Sunday, May 22, 2016


Every few summers we travel to Oxford to take a class and live on campus--The Oxford Experience.  I've posted about our previous trips in the past--loved every one of them.  Our Oxford Experience trips are combined with a one week visit to a country we haven't traveled and then an additional five nights somewhere new to us in the English countryside.

Last summer we chose Northumberland England and loved every mile of it.  We flew from Bergen to Oslo to Edinburgh and then drove about 90 minutes south to Lindinsfarne Castle on Holy Island.  Apparently I did not take the classic picture of Lindinsfarne Castle but that is most likely because I was driving across the tidal causeway.  Kind of exciting checking safe crossing times before we scheduled our trip.

This is the view from the garden designed by Gertrude Jekyll.  Gertrude designed the gardens and area surrounding the castle while Edwin Lutyens renovated the interiors back in the early 1900's.  What a treat to see their work in person.

TASKS TO CARRY OUT
1. Name every city in the travel post that appears in the flight route from last summer's trip.
2. From the travel post, extract the passage between "This is the" and "work in person.", inclusive.

MATERIAL PROVIDED

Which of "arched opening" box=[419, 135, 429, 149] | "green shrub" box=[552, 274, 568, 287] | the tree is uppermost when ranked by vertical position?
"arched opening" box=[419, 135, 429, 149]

SOLUTIONS IN ORDER
1. Bergen, Oslo, Edinburgh

2.
This is the view from the garden designed by Gertrude Jekyll.  Gertrude designed the gardens and area surrounding the castle while Edwin Lutyens renovated the interiors back in the early 1900's.  What a treat to see their work in person.